This doesn't avoid the problem, it just concentrates it.  A very rare feature might well be erased from the world through exactly the kind of accident you're thinking of.  (Non-paralinguistic clicks e.g. are such a fragile feature on earth: outside Damin, which doesn't count, they're only found in one language area.  If Bantu had overrun the Khoisan territory more thoroughly, and not had a need arising from its avoidance speech for phonological distortion methods, there might be no click languages today.)  In my perspective this means you might write down 0% where you should have written 1% for the probability of this feature.  On another feature the same situation might bring you to take 50% where you should've had 51%, an equally small absolute error.  Your perspective is unfazed by the latter, yes, but at the cost of being utterly, night-and-day-wise turned on its head by the former.

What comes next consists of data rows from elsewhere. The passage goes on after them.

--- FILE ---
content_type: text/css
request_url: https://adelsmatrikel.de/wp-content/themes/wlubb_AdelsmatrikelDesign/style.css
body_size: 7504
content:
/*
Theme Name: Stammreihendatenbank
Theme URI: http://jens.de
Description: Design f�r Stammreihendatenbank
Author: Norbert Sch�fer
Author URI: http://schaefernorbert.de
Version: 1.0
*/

Maybe more to the point, if one's reason for asking whether one's conlang is naturalistic is as a sort of reassurance against one's own inward doubts, then a method which will readily yield an unconditional "yes" is a handy thing.  But if we're actually trying to exercise discernment, if we think it's meaningful to say that one conlang is _more_ naturalistic than another, that doesn't help.  I for one do think naturalism should be treated as a fuzzy property.

On Thu, 4 Jun 2015 21:10:51 +0100, And Rosta <[log in to unmask]> wrote:

>Off the top of my head, I'd suggest a test of naturalism might be the extent to which someone who doesn't know whether it's a conlang or not will bet that it is. A kind of conlang analogue of the Turing test.
>Say, assemble a panel of judges, and for each of a range of languages, nat- and con-, get them to state a degree of confidence for whether it is nat- or con-. One set of tests could be presenting the judges with raw texts, another set could involve glossed texts, and another could involve descriptions of the conlangs. One of the judges could be an Alex Fink conlang-sniffer computer programme. That might be an interesting exercise to do in actuality, not just as a thought-experiment...

Ooh, seconded.  (Though even in the year 2050, when I've finished an alpha of my conlang generator, it'd still probably be decades more work to turn it into a conlang sniffer!)

Alex, long past his bedtime